My favorite item in the Herencia collection is the brief on behalf of Francisco Rius, a merchant of the city of Barcelona, versus the Fiscal Prosecutor of the Royal Court, concerning criminal charges against the former for the death of Eleonor Planes. More broadly, I enjoy transcribing any of the Latin documents regarding criminal charges. I find these types of documents particularly fascinating because while Latin writing is well known for describing mythical adventures and incorporating poetic imagery, these documents show a different, more official side of Latin that is used to present real legal arguments and includes a set of vocabulary that I had never seen before.
A series that I especially enjoyed were all the documents going back and forth between Joseph Bonaparte, Napoleon Bonaparte, and Ferdinand VII. The Order of April 8, 1808, welcoming Napoleon Bonaparte was particularly interesting. It brought in many political stages that normally people would not think about linking closely, such as the Spanish Empire, Simon Bolivar, and Napoleon Bonaparte.

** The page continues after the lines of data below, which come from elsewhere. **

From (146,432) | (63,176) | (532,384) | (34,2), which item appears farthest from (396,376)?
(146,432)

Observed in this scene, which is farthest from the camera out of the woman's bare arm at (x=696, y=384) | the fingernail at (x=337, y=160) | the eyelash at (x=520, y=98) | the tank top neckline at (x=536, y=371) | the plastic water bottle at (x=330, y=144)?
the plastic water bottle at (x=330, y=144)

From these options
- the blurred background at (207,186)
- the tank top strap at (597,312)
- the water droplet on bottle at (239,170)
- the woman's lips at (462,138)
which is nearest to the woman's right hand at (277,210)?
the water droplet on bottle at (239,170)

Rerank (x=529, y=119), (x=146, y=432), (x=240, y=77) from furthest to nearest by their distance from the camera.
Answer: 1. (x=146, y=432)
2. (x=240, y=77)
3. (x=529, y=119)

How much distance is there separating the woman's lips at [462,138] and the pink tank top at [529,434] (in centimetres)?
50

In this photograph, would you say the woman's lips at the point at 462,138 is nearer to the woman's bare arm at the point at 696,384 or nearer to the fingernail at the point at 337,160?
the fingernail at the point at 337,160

I chose an article from the Laws and Statues: Crime & Law Enforcement project: Royal Order of February 17, 1746. It has to do with justice in the kingdom and more specifically, the land that would remain in possession of the archbishop. This article was one of the first ones I encountered while reviewing documents, and it reaffirms the power that the government shared with the church. In the document, we see the organization of Aragon that introduces and enforces laws, always going according to the central office of the church, la Mitra. There is strict obedience under this office as each law and ordinance must be per la Mitra. Personally, it astonishes me to think of how present the church was in government affairs. They went hand-in-hand, and when I recently visited Spain, I was able to see the way the churches were almost always near governmental buildings. I am interested in learning more about the legal systems of Spain and how the church was heavily present in lawmaking and the executions of those laws.